_WHAT YOU NEED TO DO_. Repeat the entries below exactly as they appear, with no pictures.

[Image-based spatial reasoning data]
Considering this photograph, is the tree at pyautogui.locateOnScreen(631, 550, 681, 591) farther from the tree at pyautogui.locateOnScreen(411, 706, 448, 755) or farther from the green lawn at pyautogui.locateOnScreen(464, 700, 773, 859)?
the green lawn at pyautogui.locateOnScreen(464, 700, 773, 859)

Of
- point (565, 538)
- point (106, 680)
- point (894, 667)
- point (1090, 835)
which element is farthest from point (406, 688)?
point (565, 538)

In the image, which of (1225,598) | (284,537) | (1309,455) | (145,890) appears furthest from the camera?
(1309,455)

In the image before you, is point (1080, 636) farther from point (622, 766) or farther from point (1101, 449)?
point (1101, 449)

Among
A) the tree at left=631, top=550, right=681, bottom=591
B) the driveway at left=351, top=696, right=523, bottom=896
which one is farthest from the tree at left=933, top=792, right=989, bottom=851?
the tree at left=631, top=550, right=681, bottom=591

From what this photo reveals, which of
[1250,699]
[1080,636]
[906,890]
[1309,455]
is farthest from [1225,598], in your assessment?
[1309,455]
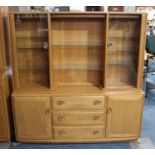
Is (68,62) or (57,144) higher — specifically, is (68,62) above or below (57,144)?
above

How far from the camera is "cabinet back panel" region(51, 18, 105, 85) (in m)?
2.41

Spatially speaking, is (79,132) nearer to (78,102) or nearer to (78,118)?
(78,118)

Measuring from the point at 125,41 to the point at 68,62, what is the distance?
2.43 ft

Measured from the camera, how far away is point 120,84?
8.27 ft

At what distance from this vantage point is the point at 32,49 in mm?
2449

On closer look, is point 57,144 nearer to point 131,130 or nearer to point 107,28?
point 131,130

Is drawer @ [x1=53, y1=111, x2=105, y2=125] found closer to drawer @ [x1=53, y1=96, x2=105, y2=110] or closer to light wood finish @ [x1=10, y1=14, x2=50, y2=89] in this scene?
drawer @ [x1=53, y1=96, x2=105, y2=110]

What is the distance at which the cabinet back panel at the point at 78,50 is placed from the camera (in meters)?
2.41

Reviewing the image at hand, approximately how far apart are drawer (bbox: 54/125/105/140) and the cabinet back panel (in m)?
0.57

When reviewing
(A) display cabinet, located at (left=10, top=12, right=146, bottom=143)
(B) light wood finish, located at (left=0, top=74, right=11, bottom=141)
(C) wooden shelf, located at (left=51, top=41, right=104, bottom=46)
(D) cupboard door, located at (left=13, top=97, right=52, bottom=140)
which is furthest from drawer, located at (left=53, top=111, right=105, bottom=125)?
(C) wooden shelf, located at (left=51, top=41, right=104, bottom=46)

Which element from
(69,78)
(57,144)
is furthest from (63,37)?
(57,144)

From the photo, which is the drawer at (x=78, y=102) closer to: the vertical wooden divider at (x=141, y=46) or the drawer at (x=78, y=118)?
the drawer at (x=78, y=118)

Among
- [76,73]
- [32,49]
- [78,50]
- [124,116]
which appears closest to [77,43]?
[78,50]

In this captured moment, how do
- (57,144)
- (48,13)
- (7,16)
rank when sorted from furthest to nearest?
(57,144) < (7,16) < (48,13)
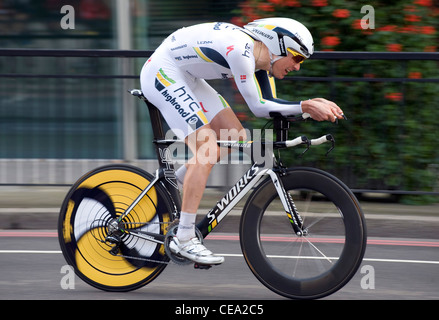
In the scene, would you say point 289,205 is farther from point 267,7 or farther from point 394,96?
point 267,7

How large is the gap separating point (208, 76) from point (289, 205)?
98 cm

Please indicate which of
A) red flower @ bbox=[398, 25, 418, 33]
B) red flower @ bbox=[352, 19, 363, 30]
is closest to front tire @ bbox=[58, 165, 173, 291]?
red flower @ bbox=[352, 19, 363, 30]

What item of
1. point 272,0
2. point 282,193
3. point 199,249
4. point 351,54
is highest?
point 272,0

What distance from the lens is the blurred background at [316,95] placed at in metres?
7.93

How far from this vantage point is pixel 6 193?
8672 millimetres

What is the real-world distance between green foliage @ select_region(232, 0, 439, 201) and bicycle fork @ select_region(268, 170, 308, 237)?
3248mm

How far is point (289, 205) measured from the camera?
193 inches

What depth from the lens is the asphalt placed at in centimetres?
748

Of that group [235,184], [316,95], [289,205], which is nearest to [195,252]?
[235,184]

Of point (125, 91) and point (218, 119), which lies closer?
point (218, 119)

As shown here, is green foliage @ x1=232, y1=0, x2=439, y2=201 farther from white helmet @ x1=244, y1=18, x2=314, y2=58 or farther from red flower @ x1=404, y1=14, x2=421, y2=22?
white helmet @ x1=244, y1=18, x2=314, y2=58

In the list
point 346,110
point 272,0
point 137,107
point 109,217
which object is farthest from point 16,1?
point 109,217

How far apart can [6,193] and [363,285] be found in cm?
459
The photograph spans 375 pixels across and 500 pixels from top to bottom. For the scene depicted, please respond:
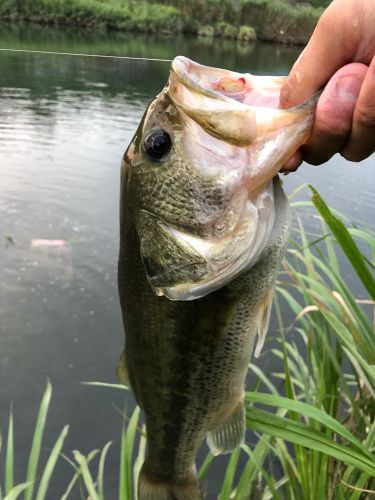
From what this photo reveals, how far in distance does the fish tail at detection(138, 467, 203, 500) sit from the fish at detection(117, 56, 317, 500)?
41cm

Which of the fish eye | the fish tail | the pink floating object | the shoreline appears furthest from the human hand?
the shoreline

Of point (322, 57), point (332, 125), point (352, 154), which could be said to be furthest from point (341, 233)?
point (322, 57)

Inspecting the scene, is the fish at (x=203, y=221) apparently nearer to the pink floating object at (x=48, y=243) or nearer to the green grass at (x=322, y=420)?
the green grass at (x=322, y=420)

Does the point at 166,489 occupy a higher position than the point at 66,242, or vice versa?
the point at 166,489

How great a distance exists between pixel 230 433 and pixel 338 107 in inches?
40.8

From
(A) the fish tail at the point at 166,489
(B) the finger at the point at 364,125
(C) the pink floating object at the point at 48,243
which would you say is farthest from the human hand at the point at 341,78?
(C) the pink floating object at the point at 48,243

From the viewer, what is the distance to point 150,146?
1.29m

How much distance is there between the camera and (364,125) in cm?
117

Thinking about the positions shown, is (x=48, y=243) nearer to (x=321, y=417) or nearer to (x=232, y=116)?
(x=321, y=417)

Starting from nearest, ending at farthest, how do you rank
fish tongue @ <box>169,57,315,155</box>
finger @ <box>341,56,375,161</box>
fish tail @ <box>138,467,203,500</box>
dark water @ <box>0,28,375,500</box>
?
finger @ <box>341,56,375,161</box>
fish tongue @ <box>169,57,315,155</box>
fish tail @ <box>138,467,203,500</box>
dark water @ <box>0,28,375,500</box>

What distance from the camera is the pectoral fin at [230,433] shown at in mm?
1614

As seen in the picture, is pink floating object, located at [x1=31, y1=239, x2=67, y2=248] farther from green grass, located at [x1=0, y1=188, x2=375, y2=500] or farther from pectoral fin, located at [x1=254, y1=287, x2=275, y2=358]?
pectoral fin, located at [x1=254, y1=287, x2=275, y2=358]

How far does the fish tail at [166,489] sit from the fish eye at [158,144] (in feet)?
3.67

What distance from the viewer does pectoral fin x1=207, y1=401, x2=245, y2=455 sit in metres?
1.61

_PROBLEM SOLUTION_.
Considering this photograph, is the tree at pyautogui.locateOnScreen(631, 550, 681, 591) farther from the tree at pyautogui.locateOnScreen(411, 706, 448, 755) or farther from the green lawn at pyautogui.locateOnScreen(464, 700, 773, 859)?
the green lawn at pyautogui.locateOnScreen(464, 700, 773, 859)

Of
- point (565, 538)
- point (106, 680)
- point (894, 667)
- point (1090, 835)
which element is farthest from point (406, 688)?
point (565, 538)

In the image, which of (1225,598) | (284,537) | (1309,455) | (145,890) appears furthest from the camera?
(1309,455)

In the image before you, is point (1080, 636) farther from point (622, 766) or farther from point (1101, 449)?
point (1101, 449)

Among
A) the tree at left=631, top=550, right=681, bottom=591
B) the driveway at left=351, top=696, right=523, bottom=896
which one is farthest from the tree at left=933, top=792, right=989, bottom=851?
the tree at left=631, top=550, right=681, bottom=591

From what this photo reveals, which of
[1250,699]
[1080,636]
[906,890]
[1309,455]
is farthest from [1225,598], in your assessment?
[1309,455]
Is (68,62) or (57,144) higher — specifically, is (68,62) above or below (57,144)?
above

How far from the camera is "cabinet back panel" region(51, 18, 105, 85) (in m)?
2.41

Spatially speaking, is (79,132) nearer to (78,102) or nearer to (78,118)?
(78,118)

Measuring from the point at 125,41 to the point at 68,62, what is the distance?
2.43 ft

Measured from the camera, how far away is point 120,84?
8.27 ft

At what distance from this vantage point is the point at 32,49 in mm?
2449

On closer look, is point 57,144 nearer to point 131,130 or nearer to point 107,28?
point 131,130

Is drawer @ [x1=53, y1=111, x2=105, y2=125] found closer to drawer @ [x1=53, y1=96, x2=105, y2=110] or closer to light wood finish @ [x1=10, y1=14, x2=50, y2=89] in this scene?
drawer @ [x1=53, y1=96, x2=105, y2=110]

What is the distance at which the cabinet back panel at the point at 78,50 is placed from the camera (in meters)?
2.41

Reviewing the image at hand, approximately how far apart are drawer (bbox: 54/125/105/140) and the cabinet back panel (in m)?
0.57

When reviewing
(A) display cabinet, located at (left=10, top=12, right=146, bottom=143)
(B) light wood finish, located at (left=0, top=74, right=11, bottom=141)
(C) wooden shelf, located at (left=51, top=41, right=104, bottom=46)
(D) cupboard door, located at (left=13, top=97, right=52, bottom=140)
which is furthest from drawer, located at (left=53, top=111, right=105, bottom=125)?
(C) wooden shelf, located at (left=51, top=41, right=104, bottom=46)

Which element from
(69,78)
(57,144)
is furthest from (63,37)?
(57,144)

From the photo, which is the drawer at (x=78, y=102) closer to: the vertical wooden divider at (x=141, y=46) or the drawer at (x=78, y=118)?
the drawer at (x=78, y=118)

Among
- [76,73]
- [32,49]
- [78,50]
- [124,116]
which appears closest to [77,43]?
[78,50]

In this captured moment, how do
- (57,144)
- (48,13)
- (7,16)
rank when sorted from furthest to nearest?
(57,144) < (7,16) < (48,13)
In the scene, would you say point 289,205 is farther from point 267,7 or farther from point 394,96?
point 267,7

How large is the gap separating point (208, 76) from point (289, 205)?
98 cm

Please indicate which of
A) red flower @ bbox=[398, 25, 418, 33]
B) red flower @ bbox=[352, 19, 363, 30]
is closest to front tire @ bbox=[58, 165, 173, 291]?
red flower @ bbox=[352, 19, 363, 30]

What item of
1. point 272,0
2. point 282,193
3. point 199,249
4. point 351,54
is highest?
point 272,0

What distance from the lens is the blurred background at [316,95] placed at in metres?
7.93

How far from this vantage point is pixel 6 193?
8672 millimetres

What is the real-world distance between green foliage @ select_region(232, 0, 439, 201) and bicycle fork @ select_region(268, 170, 308, 237)?
3248mm

How far is point (289, 205) measured from the camera?
193 inches

What depth from the lens is the asphalt placed at in centimetres?
748

Of that group [235,184], [316,95], [289,205], which is nearest to [195,252]?
[235,184]

Of point (125, 91) and point (218, 119), which lies closer?
point (218, 119)

As shown here, is green foliage @ x1=232, y1=0, x2=439, y2=201 farther from white helmet @ x1=244, y1=18, x2=314, y2=58 or farther from red flower @ x1=404, y1=14, x2=421, y2=22?
white helmet @ x1=244, y1=18, x2=314, y2=58

In the list
point 346,110
point 272,0
point 137,107
point 109,217
which object is farthest from point 16,1?
point 109,217

How far apart can [6,193] and [363,285] be found in cm?
459
The photograph spans 375 pixels across and 500 pixels from top to bottom. For the scene depicted, please respond:
From what this photo reveals, how far in distance does the fish tail at detection(138, 467, 203, 500) sit from the fish at detection(117, 56, 317, 500)?
41cm

Which of the fish eye | the fish tail | the pink floating object | the shoreline appears furthest from the human hand?
the shoreline

Of point (322, 57), point (332, 125), point (352, 154), which could be said to be furthest from point (341, 233)?
point (322, 57)

Inspecting the scene, is the fish at (x=203, y=221) apparently nearer to the pink floating object at (x=48, y=243) or nearer to the green grass at (x=322, y=420)?
the green grass at (x=322, y=420)

Does the point at 166,489 occupy a higher position than the point at 66,242, or vice versa?
the point at 166,489

How great a distance exists between pixel 230 433 and pixel 338 107 in inches?
40.8

From
(A) the fish tail at the point at 166,489
(B) the finger at the point at 364,125
(C) the pink floating object at the point at 48,243
which would you say is farthest from the human hand at the point at 341,78?
(C) the pink floating object at the point at 48,243

From the viewer, what is the distance to point 150,146?
1.29m

How much distance is there between the camera and (364,125) in cm?
117

Thinking about the positions shown, is (x=48, y=243) nearer to (x=321, y=417) or nearer to (x=232, y=116)?
(x=321, y=417)

Starting from nearest, ending at farthest, how do you rank
fish tongue @ <box>169,57,315,155</box>
finger @ <box>341,56,375,161</box>
fish tail @ <box>138,467,203,500</box>
dark water @ <box>0,28,375,500</box>
?
finger @ <box>341,56,375,161</box>
fish tongue @ <box>169,57,315,155</box>
fish tail @ <box>138,467,203,500</box>
dark water @ <box>0,28,375,500</box>

What distance from the camera is the pectoral fin at [230,433] shown at in mm?
1614

As seen in the picture, is pink floating object, located at [x1=31, y1=239, x2=67, y2=248] farther from green grass, located at [x1=0, y1=188, x2=375, y2=500] or farther from pectoral fin, located at [x1=254, y1=287, x2=275, y2=358]?
pectoral fin, located at [x1=254, y1=287, x2=275, y2=358]

How far does the fish tail at [166,489] sit from the fish eye at [158,144] (in feet)?
3.67

What distance from the viewer does pectoral fin x1=207, y1=401, x2=245, y2=455 sit in metres?
1.61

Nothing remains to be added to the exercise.